• _READING PASSAGE_:
-=-=-=-=-

Reverse of Zogian coin
Obverse of Zogian coin

Although born as an aristocrat and hereditary Bey, King Zog was somewhat ignored by other monarchs in Europe because he had no links to the well-known European royal families. Nonetheless, he did have strong connections with Muslim royal families in the Arab World, particularly Egypt and Sudan, whose ruling dynasty had Albanian origins. As King, he was honoured by the governments of Italy, Luxembourg, Egypt and Sudan , Yugoslavia, France, Romania, Greece, Belgium, Bulgaria, Hungary, Poland, Czechoslovakia, and Austria.[2] In the absence of nightclubs or theatres in Tirana, the King spent much of his time playing poker, usually with his sisters. He was also a heavy smoker, smoking about 150 cigarettes a day.[4]

Zog had been engaged to the daughter of Shefqet Bey Verlaci before he became King. Soon after his coronation, however, he broke off the engagement. According to traditional customs of blood vengeance prevalent in Albania at the time, Verlaci had the right to kill Zog. The King made more than a few enemies—rumour had it that he was the subject of over 600 blood vendettas[4] in addition to Verlaci's—and he frequently surrounded himself with a personal guard and avoided public appearances. He also feared that he might be poisoned, so the Queen Mother assumed supervision of the Royal Kitchen.[4]

During his reign he is reputed to have survived over 55 assassination attempts.[4] One of these occurred on 21 February 1931, whilst Zog was visiting the Vienna State Opera house for a performance of Pagliacci.[4] The attackers struck whilst Zog was getting into his car, and he survived by firing back with a pistol that he always carried. This is the only occasion in modern history when a Head of State has personally exchanged fire with potential assassins.

In April 1938 Zog married Countess Geraldine Apponyi de Nagy-Apponyi, a Roman Catholic aristocrat who was half-Hungarian and half-American. Their only child, HRH Crown Prince Leka, was born in Albania on 5 April 1939.

Relations with Italy

The fascist government of Benito Mussolini's Italy had supported Zog since early in his presidency; that support had led to increased Italian influence in Albanian affairs. The Italians compelled Zog to refuse to renew the First Treaty of Tirana (1926), although Zog still retained British officers in the Gendarmerie as a counterbalance against the Italians, who had pressured Zog to remove them.

During the worldwide depression of the early 1930s Zog's government became almost completely dependent on Mussolini, to the point that the Albanian national bank had its seat in Rome. Grain had to be imported, many Albanians emigrated, and Italian settlers were allowed to settle in Albania. In 1932 and 1933, Albania was unable to pay the interest on its loans from the Society for the Economic Development of Albania, and the Italians used this as a pretext for further dominance. They demanded that Tirana put Italians in charge of the Gendarmerie, join Italy in a customs union, and grant the Italian Kingdom control of Albania's sugar, telegraph, and electrical monopolies. Finally, Italy called for the Albanian government to establish teaching of the Italian language in all Albanian schools, a demand that was swiftly refused by Zog. In defiance of Italian demands, he ordered the national budget to be slashed by 30 percent, dismissed all Italian military advisers, and nationalized Italian-run Roman Catholic schools in the north of Albania to decrease Italian influence on the population of Albania. In 1934, he tried without success to build ties with France, Germany, and the Balkan states, and Albania drifted back into the Italian orbit.

-=-=-=-=-

[Stored data entries]

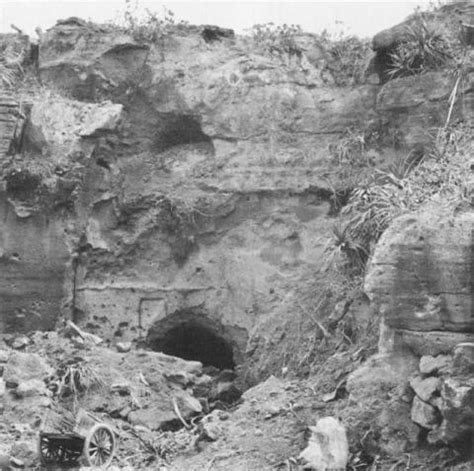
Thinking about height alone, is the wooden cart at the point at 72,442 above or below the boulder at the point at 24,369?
below

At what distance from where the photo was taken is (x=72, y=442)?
37.8 ft

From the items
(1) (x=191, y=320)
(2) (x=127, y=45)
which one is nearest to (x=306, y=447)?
(1) (x=191, y=320)

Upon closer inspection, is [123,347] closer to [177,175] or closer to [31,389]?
[31,389]

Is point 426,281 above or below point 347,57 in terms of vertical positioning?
below

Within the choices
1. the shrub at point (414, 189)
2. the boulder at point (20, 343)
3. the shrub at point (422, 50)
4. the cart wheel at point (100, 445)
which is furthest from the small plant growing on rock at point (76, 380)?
the shrub at point (422, 50)

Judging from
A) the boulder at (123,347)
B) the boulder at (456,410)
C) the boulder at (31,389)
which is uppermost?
the boulder at (123,347)

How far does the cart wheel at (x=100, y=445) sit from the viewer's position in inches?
451

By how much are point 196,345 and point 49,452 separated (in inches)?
253

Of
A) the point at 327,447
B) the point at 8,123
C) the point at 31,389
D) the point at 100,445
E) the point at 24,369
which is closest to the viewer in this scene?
the point at 327,447

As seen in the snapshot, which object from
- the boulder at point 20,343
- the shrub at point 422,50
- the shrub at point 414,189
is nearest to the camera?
the shrub at point 414,189

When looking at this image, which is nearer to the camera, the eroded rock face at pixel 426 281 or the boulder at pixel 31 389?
the eroded rock face at pixel 426 281

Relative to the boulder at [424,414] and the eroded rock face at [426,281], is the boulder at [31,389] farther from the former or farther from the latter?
the boulder at [424,414]

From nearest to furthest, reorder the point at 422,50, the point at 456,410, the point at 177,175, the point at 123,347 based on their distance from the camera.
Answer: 1. the point at 456,410
2. the point at 123,347
3. the point at 422,50
4. the point at 177,175

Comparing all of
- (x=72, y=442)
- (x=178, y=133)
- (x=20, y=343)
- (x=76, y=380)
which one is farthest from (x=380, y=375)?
(x=178, y=133)
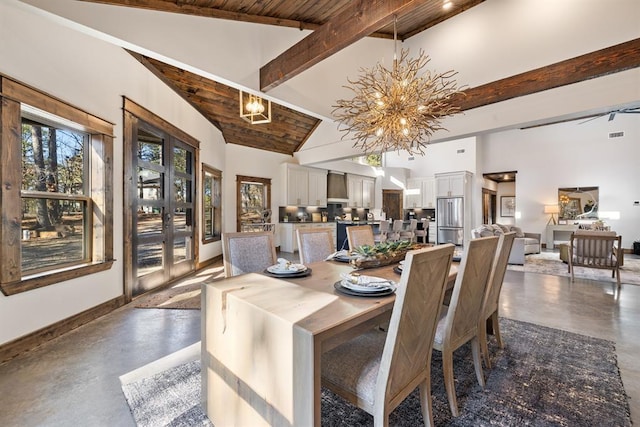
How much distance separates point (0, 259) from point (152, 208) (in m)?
2.02

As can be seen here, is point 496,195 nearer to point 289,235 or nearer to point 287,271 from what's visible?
point 289,235

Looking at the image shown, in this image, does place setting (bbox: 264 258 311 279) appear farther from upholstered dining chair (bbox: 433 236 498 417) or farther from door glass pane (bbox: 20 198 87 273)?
door glass pane (bbox: 20 198 87 273)

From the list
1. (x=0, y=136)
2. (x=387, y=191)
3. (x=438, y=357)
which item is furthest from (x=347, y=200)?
(x=0, y=136)

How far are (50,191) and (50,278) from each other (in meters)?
0.81

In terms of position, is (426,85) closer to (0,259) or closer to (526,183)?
(0,259)

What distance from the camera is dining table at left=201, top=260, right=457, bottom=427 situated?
3.49 ft

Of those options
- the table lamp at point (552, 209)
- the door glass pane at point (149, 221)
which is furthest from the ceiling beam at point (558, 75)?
the table lamp at point (552, 209)

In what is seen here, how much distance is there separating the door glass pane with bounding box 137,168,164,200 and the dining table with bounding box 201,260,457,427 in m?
3.06

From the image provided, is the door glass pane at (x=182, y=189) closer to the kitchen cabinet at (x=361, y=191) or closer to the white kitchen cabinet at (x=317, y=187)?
the white kitchen cabinet at (x=317, y=187)

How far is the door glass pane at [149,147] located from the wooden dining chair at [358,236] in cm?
302

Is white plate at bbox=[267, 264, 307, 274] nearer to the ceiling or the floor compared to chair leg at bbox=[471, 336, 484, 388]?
nearer to the ceiling

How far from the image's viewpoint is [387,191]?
429 inches

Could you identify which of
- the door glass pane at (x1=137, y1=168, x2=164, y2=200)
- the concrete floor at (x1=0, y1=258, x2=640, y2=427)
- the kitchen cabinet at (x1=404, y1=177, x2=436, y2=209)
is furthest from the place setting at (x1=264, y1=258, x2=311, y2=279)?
the kitchen cabinet at (x1=404, y1=177, x2=436, y2=209)

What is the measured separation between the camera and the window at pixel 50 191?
226cm
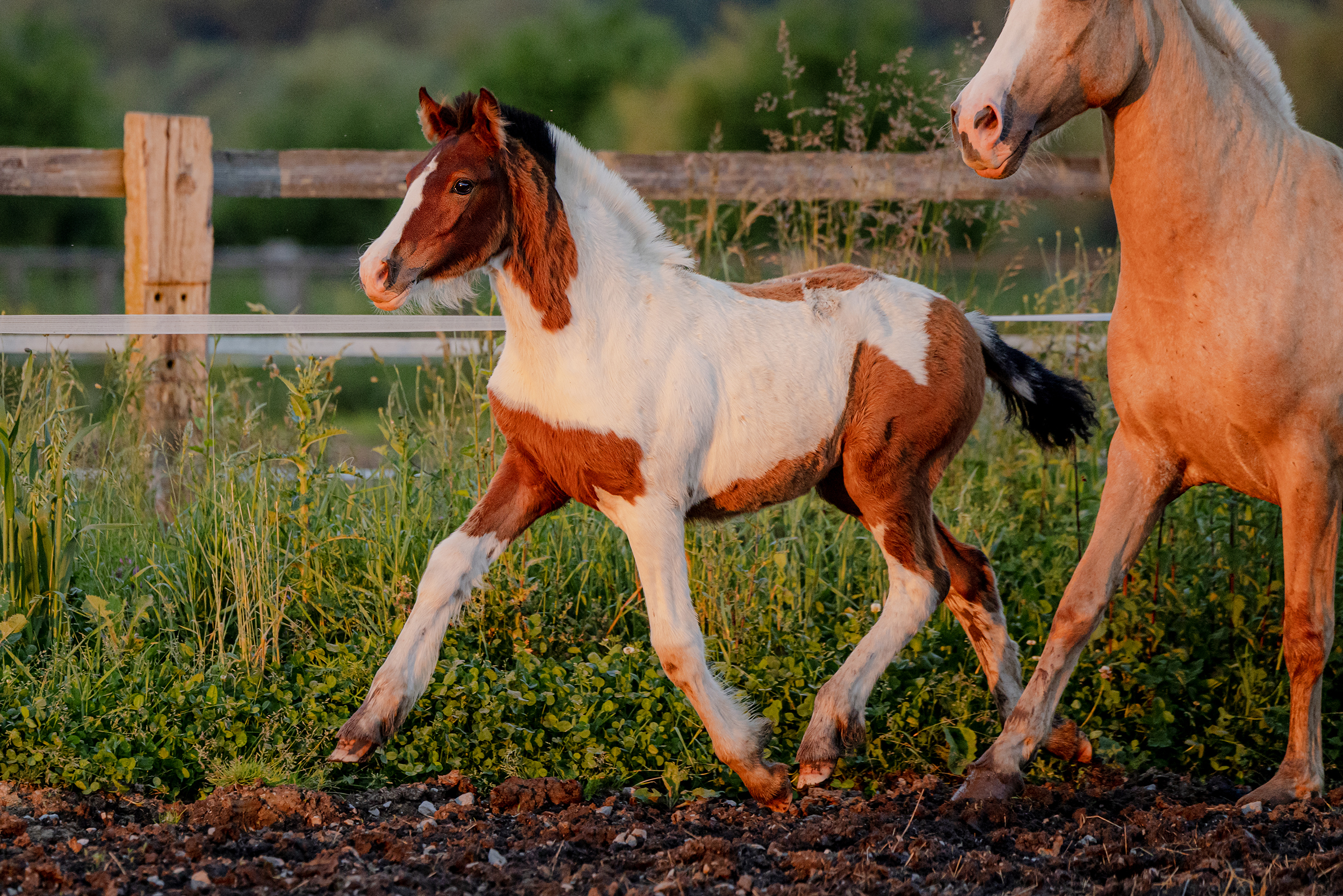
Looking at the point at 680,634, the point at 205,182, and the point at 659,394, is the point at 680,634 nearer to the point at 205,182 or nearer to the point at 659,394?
the point at 659,394

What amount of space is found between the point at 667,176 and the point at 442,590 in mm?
4718

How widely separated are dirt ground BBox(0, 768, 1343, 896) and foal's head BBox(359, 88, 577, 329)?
4.34 feet

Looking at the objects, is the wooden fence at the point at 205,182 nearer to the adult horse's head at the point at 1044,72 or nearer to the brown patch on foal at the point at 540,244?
the brown patch on foal at the point at 540,244

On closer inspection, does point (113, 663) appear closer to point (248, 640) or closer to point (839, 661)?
point (248, 640)

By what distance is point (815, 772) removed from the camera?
11.4 feet

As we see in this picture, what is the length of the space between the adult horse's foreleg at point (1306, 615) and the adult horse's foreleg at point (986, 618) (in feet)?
1.93

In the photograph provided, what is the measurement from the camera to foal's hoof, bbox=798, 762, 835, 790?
3.46 metres

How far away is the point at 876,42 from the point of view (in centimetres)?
2197

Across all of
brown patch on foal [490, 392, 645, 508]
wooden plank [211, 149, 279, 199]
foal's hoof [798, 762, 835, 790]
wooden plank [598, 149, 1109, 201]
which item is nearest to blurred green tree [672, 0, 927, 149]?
wooden plank [598, 149, 1109, 201]

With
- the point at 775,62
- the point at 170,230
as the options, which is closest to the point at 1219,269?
the point at 170,230

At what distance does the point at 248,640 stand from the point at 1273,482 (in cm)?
321

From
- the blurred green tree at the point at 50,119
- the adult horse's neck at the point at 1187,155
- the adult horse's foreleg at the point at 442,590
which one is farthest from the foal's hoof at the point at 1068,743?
the blurred green tree at the point at 50,119

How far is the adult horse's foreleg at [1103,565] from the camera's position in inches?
143

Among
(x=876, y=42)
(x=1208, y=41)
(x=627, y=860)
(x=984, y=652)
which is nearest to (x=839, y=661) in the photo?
(x=984, y=652)
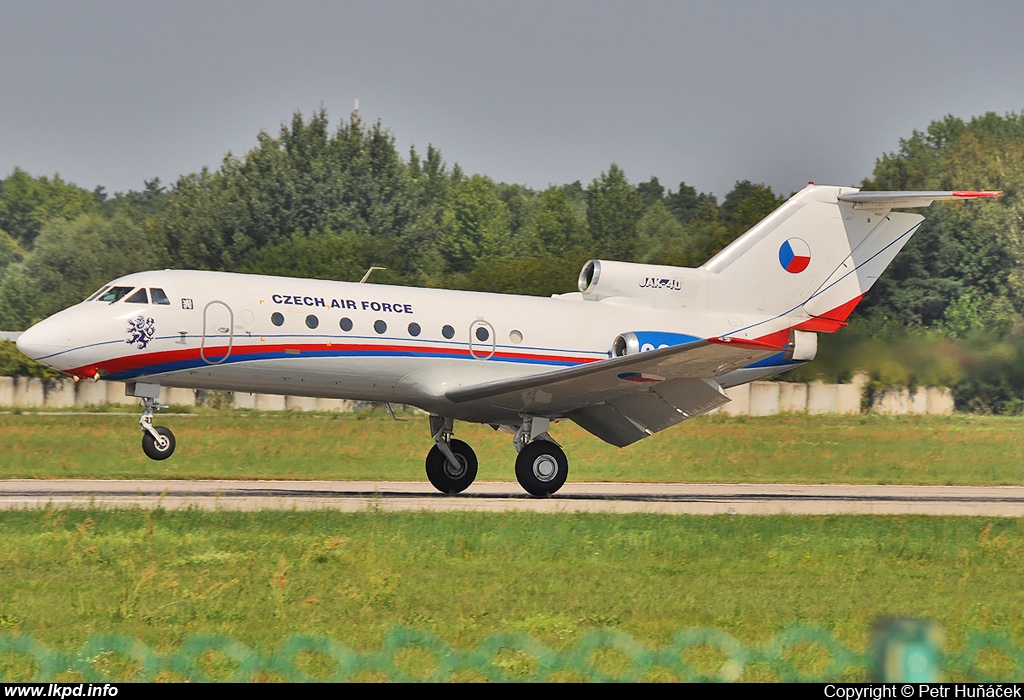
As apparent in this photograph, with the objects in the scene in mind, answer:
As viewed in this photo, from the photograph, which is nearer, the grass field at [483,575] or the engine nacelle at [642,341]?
the grass field at [483,575]

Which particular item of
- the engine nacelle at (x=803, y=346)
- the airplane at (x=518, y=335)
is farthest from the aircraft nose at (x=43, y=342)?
the engine nacelle at (x=803, y=346)

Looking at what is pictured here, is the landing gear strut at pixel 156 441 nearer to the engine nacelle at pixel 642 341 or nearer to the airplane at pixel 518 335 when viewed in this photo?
the airplane at pixel 518 335

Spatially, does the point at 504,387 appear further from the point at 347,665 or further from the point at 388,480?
the point at 347,665

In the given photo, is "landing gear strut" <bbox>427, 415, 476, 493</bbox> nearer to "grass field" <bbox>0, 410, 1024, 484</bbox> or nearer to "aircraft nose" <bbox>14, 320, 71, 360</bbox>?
"grass field" <bbox>0, 410, 1024, 484</bbox>

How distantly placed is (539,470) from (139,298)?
6822mm

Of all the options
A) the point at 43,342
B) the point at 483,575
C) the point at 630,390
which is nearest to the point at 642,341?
the point at 630,390

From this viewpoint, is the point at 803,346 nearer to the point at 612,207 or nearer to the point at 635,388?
the point at 635,388

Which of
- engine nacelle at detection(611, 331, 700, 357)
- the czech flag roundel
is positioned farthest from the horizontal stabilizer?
engine nacelle at detection(611, 331, 700, 357)

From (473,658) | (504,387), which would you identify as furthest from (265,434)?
(473,658)

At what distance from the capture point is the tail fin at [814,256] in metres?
22.6

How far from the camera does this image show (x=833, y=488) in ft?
78.5

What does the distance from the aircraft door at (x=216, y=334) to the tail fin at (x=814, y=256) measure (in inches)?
351

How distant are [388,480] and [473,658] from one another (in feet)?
51.8

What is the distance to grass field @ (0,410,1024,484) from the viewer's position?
2519 cm
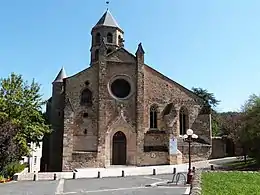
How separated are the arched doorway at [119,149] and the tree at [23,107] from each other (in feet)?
27.6

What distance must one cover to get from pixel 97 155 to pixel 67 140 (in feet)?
11.2

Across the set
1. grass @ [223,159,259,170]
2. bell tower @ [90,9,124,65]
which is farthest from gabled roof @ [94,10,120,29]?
grass @ [223,159,259,170]

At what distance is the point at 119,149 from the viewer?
1443 inches

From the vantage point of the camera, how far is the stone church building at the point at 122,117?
115 feet

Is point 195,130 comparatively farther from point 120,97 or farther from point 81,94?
point 81,94

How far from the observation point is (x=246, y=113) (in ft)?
98.1

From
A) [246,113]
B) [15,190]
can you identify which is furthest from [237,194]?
[246,113]

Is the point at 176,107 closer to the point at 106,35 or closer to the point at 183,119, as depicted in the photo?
the point at 183,119

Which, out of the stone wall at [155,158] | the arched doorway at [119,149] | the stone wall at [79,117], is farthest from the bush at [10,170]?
the stone wall at [155,158]

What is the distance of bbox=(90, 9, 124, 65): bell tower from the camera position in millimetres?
44484

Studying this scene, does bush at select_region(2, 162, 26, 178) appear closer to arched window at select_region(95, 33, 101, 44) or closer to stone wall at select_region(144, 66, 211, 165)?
stone wall at select_region(144, 66, 211, 165)

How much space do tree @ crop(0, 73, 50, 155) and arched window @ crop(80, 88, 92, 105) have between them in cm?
584

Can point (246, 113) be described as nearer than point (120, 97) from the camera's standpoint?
Yes

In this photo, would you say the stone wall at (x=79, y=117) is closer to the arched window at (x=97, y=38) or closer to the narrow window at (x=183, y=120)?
the arched window at (x=97, y=38)
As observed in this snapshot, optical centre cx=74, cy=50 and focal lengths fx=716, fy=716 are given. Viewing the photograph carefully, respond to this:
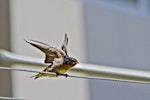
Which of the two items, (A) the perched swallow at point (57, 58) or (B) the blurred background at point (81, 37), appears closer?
(A) the perched swallow at point (57, 58)

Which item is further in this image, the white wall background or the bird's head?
the white wall background

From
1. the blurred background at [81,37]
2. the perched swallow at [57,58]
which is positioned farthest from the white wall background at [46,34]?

-=-=-=-=-

Transcribe the passage about King Zog starting at "In April 1938" and ending at "to remove them.". These records were drawn from a separate source.

• _RESPONSE_:
In April 1938 Zog married Countess Geraldine Apponyi de Nagy-Apponyi, a Roman Catholic aristocrat who was half-Hungarian and half-American. Their only child, HRH Crown Prince Leka, was born in Albania on 5 April 1939.

Relations with Italy

The fascist government of Benito Mussolini's Italy had supported Zog since early in his presidency; that support had led to increased Italian influence in Albanian affairs. The Italians compelled Zog to refuse to renew the First Treaty of Tirana (1926), although Zog still retained British officers in the Gendarmerie as a counterbalance against the Italians, who had pressured Zog to remove them.